This year, we're seeing the rise in "reasoning models", models that include an additional thinking process in order to generate their answer. Reasoning models can produce more accurate answers and can answer more complex questions. Some of those models, like o1 and o3, do the reasoning behind the scenes and only report how many tokens it took them (quite a few!).
The DeepSeek-R1 model is interesting because it reveals its reasoning process along the way.
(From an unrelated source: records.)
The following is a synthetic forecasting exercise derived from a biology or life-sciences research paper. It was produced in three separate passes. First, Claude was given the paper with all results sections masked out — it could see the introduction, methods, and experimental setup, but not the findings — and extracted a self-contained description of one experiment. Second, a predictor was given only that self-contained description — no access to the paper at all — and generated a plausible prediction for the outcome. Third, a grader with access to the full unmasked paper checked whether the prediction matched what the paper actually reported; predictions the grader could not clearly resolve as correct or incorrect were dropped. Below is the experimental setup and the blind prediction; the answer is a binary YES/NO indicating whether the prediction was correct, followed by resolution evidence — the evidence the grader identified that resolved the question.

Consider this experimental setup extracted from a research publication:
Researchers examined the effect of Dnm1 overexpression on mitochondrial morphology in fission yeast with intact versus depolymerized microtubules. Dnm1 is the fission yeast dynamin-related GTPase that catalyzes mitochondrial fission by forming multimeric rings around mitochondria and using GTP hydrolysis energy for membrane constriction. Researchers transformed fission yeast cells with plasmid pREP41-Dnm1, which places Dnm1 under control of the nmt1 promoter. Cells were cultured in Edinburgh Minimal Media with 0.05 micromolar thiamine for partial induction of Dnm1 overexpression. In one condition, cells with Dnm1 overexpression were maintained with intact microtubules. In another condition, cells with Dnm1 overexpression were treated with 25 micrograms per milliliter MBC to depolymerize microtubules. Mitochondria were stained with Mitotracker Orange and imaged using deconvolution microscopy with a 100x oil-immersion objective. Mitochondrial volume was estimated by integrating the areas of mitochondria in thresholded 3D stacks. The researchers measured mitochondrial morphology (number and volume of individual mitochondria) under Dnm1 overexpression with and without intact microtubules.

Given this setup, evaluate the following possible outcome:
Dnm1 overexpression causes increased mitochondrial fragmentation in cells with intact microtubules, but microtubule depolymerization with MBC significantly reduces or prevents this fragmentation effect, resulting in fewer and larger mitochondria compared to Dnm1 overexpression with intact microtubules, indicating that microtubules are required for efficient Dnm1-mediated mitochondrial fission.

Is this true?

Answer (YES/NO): NO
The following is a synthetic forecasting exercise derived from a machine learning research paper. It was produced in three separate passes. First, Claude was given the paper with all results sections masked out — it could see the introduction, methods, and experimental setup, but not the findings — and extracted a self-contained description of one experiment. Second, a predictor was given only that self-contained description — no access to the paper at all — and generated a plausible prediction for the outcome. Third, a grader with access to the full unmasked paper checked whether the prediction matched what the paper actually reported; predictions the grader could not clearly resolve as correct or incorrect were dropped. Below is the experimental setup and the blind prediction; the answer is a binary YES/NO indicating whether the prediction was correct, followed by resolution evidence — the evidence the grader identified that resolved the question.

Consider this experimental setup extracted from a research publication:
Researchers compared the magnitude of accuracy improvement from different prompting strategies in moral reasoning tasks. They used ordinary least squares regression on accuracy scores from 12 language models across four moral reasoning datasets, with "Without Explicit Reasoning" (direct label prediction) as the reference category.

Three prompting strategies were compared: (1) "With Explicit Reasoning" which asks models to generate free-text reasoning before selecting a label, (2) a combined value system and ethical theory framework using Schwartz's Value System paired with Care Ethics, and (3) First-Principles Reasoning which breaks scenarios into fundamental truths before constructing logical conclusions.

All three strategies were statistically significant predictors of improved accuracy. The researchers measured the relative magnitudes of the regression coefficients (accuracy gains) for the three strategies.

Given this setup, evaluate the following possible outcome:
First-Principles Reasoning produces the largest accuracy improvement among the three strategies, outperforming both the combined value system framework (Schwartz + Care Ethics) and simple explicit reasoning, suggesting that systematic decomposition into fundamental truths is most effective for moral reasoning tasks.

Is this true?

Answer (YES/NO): YES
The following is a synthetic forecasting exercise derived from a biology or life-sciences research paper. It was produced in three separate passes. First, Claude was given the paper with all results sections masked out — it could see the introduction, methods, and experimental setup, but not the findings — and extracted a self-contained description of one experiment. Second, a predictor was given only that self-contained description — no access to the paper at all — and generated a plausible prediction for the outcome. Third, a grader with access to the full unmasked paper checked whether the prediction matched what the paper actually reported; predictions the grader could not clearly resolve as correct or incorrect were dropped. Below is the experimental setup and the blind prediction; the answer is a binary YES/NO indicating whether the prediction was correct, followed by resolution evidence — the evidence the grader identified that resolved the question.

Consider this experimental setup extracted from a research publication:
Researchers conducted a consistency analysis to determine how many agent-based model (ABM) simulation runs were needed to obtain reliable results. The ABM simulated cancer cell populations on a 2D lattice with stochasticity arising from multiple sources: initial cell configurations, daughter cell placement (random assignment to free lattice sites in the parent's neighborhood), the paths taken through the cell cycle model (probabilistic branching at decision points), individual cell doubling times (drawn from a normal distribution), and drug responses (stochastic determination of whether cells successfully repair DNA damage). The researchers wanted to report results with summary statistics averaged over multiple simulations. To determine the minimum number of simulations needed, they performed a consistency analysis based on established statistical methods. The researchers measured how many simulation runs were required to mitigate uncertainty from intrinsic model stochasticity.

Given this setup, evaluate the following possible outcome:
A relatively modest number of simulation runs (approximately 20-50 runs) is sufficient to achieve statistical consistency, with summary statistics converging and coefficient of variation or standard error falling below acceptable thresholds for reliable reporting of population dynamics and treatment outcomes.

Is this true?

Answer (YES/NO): NO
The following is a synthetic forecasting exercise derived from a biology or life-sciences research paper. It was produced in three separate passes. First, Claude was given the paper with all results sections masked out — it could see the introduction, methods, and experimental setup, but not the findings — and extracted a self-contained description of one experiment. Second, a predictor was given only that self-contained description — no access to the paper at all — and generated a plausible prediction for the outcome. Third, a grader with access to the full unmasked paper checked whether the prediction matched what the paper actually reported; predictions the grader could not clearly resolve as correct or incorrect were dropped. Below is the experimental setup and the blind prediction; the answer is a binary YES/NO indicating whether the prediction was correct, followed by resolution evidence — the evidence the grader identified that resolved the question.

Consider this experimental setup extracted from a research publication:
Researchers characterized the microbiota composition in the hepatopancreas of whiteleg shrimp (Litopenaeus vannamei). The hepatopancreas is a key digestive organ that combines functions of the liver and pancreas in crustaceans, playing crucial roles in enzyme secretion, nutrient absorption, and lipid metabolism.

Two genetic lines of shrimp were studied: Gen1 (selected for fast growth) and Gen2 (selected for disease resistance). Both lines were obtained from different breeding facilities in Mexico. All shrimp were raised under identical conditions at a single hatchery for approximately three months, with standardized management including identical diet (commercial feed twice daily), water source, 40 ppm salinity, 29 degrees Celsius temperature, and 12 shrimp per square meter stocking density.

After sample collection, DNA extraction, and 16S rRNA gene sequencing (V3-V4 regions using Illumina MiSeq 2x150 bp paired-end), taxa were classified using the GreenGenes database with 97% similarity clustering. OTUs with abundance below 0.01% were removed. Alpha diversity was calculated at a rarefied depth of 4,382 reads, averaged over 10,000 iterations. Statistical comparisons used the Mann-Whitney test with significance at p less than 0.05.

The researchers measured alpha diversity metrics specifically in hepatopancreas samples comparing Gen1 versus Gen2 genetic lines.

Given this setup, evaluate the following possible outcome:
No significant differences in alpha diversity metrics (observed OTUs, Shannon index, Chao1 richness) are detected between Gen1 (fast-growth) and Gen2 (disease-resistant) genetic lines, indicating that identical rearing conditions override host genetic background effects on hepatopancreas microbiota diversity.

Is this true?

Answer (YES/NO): NO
When we can see the "thoughts" of a model, we can see how we might approach the question ourself in the future, and we can also get a better idea for how to get better answers from that model. We learn both how to think with the model, and how to think without it.
So, if we want to build an app using a transparent reasoning model like DeepSeek-R1, we ideally want our app to have special handling for the thoughts, to make it clear to the user the difference between the reasoning and the answer itself. It's also very important for a user-facing app to stream the response, since otherwise a user will have to wait a very long time for both the reasoning and answer to come down the wire.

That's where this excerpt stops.